How can you be ‘good’ in an organisation that is actively destroying your own country? It is impossible. Whatever these SCGPs are doing there, it is utterly null and void and of no effect whatsoever. This organisation has corrupted governance in Nigeria so deeply — it has embedded itself as a virus that is now very difficult to remove. Remember when Obasanjo made himself oil minister ‘temporarily’ and ended up staying in the role for 8 years? He privatised many things in his time in office yet he could not sell the refineries. Buhari is back doing the same thing. The refineries will not be sold and we will continue the charade. Even Ibe Kachikwu, a man bold enough to wear purple suits, has given up and is now singing a new song.
There is only one option — completely destroy and shut it down. Nothing else can work. It has no business being in existence at all. It adds no value to Nigerians. It is an organisation that exists to rob the Nigerian people. No groundbreaking scientific discovery will ever come out of that place. By 2050, it will still be losing money trying to refine oil. Every GMD from now till eternity will continue to have millions of dollars in gifts somewhere. You will only think NNPC is not working if you mistake the work it was set up to do. Once you make peace with the reality that the organisation was setup to steal from Nigerians, nothing will surprise you anymore.

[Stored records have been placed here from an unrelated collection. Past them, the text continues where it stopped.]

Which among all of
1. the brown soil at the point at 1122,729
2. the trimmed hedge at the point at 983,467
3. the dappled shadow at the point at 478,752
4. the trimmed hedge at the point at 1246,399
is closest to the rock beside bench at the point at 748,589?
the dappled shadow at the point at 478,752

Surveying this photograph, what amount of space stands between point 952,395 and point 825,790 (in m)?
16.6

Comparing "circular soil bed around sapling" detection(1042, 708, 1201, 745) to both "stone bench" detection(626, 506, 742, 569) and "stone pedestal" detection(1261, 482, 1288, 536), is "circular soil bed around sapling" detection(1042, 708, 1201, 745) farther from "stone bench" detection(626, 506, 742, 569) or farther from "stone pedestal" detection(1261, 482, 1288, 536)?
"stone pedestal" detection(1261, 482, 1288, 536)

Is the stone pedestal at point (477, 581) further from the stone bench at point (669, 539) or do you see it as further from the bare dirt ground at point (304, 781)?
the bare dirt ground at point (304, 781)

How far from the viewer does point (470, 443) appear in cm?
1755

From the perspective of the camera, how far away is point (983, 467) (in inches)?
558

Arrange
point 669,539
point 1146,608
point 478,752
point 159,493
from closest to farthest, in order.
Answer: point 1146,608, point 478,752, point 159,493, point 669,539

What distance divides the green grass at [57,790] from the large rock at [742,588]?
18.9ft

This is one of the thing that saddens me the most about APC. In the euphoria of the election campaign, I thought that a clear mandate to change the country meant that they would take a cold hard look at things like NNPC once in power and take hard decisions. In other words, evidence-based policy making (feel free to call me foolish and naive, I accept). Instead what we have got from them is policy-based evidence — NNPC must stay because Buhari likes it so any evidence (or person) that does not fit with this policy is not even considered. A bigger tragedy, you will not find.

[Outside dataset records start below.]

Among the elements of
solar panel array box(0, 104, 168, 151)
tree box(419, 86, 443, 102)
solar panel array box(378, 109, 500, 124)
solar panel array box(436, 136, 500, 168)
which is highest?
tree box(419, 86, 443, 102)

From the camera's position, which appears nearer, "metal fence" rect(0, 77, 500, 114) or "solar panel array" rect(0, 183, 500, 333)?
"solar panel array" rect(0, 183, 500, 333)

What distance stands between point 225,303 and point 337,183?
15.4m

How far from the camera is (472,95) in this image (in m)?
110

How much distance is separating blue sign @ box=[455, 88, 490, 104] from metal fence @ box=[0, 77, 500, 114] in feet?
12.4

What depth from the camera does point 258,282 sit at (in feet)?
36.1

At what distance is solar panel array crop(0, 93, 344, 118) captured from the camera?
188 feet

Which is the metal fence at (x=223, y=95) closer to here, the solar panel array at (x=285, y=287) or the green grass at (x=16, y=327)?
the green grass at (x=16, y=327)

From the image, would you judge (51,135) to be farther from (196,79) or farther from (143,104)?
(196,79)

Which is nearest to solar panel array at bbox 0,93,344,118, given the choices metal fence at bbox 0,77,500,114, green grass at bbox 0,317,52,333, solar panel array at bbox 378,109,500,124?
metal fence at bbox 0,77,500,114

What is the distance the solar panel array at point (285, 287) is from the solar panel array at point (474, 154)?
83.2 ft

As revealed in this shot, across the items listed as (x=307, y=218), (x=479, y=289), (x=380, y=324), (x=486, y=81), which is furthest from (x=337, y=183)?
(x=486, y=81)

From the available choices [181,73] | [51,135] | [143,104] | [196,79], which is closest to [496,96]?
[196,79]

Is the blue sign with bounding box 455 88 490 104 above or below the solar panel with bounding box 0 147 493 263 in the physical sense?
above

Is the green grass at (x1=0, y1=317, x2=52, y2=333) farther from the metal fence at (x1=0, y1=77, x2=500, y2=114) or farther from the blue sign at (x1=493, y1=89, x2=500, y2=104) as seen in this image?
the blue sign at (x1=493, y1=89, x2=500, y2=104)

So to anyone working ‘honestly’ in NNPC, I hate to break it to you — you are wasting your time. Strictly speaking, you should be stealing as much as you can. It makes no sense to be in an organisation whose sole reason for existence is stealing and then refusing to do your real work. It is pointless because whether you are there or not, stealing is going on even as you are reading this article.
So many people have told me Andrew Yakubu was a ‘good’ man. I believe them. The only issue is the definition of ‘good’. A ‘good’ man in NNPC is still a thief. That is the standard by which the organisation operates.
The paths in NNPC are only 2 — good thief or bad thief. There is no other option available.